According to the executive order, the entry of these nonimmigrants “presents a significant threat to employment opportunities for Americans affected by the extraordinary economic disruptions caused by the COVID-19 outbreak.”


When does the order apply?


The order is effective at 12:01 am eastern daylight time on June 24, 2020 and will last through December 31, 2020, suspending the entry of certain immigrant and nonimmigrant aliens as outlined here. Within 30 days of June 24, 2020 (on July 24th), and every 60 days thereafter while the proclamation is in effect, the Secretary of Homeland Security will, in consultation with the Secretary of State and the Secretary of Labor, recommend any modifications to the order.


When does the order terminate?


The proclamation terminates on December 31, 2020 and can be continued by the government as necessary.

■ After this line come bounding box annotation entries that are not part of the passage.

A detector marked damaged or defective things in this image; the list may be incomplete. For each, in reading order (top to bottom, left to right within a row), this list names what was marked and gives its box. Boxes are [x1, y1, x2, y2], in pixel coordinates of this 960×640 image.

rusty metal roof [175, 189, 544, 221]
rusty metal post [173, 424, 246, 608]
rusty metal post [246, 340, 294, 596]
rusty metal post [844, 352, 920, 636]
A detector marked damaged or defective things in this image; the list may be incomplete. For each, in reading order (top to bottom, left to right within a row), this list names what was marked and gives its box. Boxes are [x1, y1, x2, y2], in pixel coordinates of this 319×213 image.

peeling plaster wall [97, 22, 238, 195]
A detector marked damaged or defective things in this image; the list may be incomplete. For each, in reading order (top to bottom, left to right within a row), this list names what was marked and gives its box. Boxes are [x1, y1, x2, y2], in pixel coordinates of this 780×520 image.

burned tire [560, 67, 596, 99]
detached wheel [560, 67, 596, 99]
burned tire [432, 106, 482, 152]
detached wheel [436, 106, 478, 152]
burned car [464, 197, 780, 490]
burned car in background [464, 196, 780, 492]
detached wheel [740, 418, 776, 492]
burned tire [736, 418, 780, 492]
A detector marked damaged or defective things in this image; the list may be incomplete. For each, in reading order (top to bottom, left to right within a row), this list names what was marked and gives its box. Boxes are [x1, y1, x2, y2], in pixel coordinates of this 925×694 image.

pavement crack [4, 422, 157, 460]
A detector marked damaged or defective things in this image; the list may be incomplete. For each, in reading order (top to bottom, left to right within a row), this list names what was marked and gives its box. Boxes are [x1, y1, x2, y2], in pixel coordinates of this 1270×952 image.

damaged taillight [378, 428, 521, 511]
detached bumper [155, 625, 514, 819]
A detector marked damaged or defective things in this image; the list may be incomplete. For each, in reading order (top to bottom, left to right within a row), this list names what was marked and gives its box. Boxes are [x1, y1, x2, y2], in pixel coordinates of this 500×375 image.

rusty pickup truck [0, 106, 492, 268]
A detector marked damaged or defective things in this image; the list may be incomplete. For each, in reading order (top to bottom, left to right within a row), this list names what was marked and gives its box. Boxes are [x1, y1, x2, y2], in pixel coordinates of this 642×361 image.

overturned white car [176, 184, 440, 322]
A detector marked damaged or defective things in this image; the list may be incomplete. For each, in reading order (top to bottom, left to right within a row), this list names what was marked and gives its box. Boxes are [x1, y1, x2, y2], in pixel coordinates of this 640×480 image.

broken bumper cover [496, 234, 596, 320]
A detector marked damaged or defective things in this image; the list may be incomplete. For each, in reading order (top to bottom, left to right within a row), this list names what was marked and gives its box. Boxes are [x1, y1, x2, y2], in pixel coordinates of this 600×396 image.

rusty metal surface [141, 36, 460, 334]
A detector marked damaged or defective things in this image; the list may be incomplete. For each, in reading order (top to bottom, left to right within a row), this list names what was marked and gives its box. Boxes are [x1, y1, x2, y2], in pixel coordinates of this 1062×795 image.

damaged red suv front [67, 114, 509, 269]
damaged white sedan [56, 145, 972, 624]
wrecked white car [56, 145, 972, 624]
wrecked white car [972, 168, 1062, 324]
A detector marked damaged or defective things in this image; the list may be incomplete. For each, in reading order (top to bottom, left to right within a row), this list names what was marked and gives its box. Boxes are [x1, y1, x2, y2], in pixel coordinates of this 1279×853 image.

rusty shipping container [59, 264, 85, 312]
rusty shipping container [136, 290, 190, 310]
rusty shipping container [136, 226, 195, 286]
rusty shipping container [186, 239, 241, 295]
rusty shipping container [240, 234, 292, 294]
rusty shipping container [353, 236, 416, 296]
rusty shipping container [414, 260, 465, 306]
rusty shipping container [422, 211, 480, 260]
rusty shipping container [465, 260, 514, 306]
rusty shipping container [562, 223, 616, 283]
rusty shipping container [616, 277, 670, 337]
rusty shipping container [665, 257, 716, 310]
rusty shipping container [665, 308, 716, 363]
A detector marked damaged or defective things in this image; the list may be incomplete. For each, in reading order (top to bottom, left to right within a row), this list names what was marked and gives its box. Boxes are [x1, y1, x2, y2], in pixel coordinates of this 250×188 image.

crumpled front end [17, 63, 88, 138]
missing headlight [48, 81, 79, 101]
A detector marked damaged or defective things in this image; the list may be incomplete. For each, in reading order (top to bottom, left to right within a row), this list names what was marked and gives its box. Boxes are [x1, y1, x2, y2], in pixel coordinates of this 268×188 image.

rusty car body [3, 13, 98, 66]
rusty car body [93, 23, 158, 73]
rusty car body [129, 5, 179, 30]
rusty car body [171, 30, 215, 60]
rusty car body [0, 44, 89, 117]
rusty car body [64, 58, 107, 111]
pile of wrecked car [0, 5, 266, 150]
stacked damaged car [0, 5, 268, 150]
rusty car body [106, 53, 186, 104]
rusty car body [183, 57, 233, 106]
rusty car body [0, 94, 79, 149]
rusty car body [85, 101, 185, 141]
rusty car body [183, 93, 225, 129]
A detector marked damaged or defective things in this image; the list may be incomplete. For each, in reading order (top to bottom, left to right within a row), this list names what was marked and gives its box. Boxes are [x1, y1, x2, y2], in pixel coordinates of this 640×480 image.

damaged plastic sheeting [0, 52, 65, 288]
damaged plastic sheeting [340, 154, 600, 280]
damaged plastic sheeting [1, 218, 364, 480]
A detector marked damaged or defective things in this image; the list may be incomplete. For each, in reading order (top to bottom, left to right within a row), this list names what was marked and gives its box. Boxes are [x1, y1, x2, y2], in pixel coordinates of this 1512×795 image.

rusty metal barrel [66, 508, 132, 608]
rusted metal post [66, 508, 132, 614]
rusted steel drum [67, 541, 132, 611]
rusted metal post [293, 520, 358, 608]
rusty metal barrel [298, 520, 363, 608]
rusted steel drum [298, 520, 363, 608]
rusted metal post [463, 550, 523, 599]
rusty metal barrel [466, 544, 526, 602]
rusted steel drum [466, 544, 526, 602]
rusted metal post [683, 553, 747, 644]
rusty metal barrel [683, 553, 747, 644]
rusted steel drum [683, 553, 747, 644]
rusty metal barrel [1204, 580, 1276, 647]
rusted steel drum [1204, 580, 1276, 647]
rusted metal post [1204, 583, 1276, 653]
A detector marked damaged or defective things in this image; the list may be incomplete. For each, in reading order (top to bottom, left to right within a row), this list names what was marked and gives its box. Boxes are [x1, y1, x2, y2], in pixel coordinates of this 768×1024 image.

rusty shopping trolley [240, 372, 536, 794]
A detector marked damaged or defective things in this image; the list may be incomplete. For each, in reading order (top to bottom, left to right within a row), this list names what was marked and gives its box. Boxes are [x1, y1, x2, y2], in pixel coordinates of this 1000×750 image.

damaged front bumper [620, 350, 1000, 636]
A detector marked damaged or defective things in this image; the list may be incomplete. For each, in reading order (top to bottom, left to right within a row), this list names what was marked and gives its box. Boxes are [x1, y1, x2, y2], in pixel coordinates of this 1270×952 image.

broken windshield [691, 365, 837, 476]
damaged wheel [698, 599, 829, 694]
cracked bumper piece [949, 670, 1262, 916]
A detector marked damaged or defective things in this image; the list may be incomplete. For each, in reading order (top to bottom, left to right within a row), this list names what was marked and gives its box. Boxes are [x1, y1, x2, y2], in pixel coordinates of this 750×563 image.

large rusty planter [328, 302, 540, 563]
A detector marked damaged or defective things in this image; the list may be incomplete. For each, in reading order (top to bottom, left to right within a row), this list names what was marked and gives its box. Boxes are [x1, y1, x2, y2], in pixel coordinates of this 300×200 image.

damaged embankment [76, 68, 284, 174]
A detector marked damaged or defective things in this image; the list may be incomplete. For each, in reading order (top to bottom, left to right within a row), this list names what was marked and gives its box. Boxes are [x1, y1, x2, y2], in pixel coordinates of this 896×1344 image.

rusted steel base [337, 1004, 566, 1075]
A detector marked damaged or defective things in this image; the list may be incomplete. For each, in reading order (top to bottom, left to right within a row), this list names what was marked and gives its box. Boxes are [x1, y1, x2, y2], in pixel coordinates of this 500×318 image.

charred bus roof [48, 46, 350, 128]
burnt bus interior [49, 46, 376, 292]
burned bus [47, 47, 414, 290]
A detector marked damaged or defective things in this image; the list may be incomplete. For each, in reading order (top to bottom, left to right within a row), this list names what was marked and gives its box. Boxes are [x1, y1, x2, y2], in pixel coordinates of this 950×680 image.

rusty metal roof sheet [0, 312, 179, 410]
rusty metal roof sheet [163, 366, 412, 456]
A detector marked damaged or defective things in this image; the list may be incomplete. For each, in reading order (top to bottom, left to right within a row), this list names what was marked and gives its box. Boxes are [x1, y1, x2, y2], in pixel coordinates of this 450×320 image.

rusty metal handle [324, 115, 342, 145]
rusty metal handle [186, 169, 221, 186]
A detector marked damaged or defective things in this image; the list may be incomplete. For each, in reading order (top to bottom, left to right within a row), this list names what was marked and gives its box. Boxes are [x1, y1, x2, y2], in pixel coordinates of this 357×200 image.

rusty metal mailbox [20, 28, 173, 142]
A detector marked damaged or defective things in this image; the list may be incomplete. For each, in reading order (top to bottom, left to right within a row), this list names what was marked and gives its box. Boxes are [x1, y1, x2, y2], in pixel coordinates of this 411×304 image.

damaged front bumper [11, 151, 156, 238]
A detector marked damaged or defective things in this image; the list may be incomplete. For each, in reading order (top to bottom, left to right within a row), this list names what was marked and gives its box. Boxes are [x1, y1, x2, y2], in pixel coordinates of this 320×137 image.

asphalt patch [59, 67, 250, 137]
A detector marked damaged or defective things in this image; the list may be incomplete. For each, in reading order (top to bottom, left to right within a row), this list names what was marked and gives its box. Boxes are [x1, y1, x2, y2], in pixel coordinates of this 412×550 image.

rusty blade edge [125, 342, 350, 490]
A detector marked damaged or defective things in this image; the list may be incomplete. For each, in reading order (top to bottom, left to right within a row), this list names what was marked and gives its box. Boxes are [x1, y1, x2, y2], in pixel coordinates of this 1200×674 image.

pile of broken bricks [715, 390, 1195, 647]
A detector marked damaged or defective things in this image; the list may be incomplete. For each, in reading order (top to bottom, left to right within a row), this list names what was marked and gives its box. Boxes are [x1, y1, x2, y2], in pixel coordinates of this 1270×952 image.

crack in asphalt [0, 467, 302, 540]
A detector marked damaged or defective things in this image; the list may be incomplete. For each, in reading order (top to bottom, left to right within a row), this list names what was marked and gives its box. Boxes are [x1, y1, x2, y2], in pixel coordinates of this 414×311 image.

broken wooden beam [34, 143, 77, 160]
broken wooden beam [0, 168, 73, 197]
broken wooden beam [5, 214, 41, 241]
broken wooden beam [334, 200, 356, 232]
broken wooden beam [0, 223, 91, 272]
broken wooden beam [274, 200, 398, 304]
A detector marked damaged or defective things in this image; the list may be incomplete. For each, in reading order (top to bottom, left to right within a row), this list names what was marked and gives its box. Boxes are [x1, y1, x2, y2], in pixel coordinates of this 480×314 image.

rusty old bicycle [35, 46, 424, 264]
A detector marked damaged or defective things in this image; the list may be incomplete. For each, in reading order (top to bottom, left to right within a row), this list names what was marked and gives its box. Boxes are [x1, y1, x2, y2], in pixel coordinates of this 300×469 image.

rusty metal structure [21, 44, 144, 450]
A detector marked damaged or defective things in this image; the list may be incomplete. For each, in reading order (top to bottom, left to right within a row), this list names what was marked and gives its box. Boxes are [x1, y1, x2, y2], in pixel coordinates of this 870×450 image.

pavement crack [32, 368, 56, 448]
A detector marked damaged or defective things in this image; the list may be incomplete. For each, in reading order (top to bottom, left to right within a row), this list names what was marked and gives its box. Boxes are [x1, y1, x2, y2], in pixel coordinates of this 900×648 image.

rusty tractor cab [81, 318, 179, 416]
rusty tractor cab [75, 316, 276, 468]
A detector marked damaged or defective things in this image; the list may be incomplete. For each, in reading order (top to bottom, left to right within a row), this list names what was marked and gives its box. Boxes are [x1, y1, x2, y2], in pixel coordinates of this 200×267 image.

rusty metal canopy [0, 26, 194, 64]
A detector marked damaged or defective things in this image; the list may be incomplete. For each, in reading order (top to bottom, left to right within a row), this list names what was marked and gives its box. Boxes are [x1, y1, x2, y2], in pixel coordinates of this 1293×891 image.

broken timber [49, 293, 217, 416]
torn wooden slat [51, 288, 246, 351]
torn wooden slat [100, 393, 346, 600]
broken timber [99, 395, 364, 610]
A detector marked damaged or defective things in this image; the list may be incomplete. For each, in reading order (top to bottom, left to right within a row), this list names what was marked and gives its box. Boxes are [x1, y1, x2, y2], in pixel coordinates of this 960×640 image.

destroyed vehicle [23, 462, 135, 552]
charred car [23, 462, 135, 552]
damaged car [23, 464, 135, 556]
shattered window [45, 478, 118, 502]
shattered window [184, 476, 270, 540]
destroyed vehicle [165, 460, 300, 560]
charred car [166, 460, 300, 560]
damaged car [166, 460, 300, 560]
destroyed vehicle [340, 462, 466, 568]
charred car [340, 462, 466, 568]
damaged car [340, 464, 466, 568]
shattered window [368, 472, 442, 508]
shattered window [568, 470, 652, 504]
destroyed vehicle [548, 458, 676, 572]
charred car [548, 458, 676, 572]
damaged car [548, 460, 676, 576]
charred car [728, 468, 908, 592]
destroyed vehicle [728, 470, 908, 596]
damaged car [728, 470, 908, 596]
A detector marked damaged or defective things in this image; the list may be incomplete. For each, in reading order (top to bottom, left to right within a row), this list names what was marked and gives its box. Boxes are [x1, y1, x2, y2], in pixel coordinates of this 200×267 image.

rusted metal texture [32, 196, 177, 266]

Will the April 22nd Proclamation Be Extended?


Yes, the second paragraph of the new executive order states, “In Proclamation 10014 of April 22, 2020, …I determined that …the United States faces a potentially protracted economic recovery with persistently high unemployment if labor supply outpaces labor demand.  Consequently, I suspended, for a period of 60 days, the entry of aliens as immigrants, subject to certain exceptions… Given that 60 days is an insufficient time period for the United States labor market …to rebalance… considerations present in Proclamation 10014 remain.” This means the April 22nd proclamation will continue until at least December 31st and all conditions subject to that proclamation will continue to remain in place.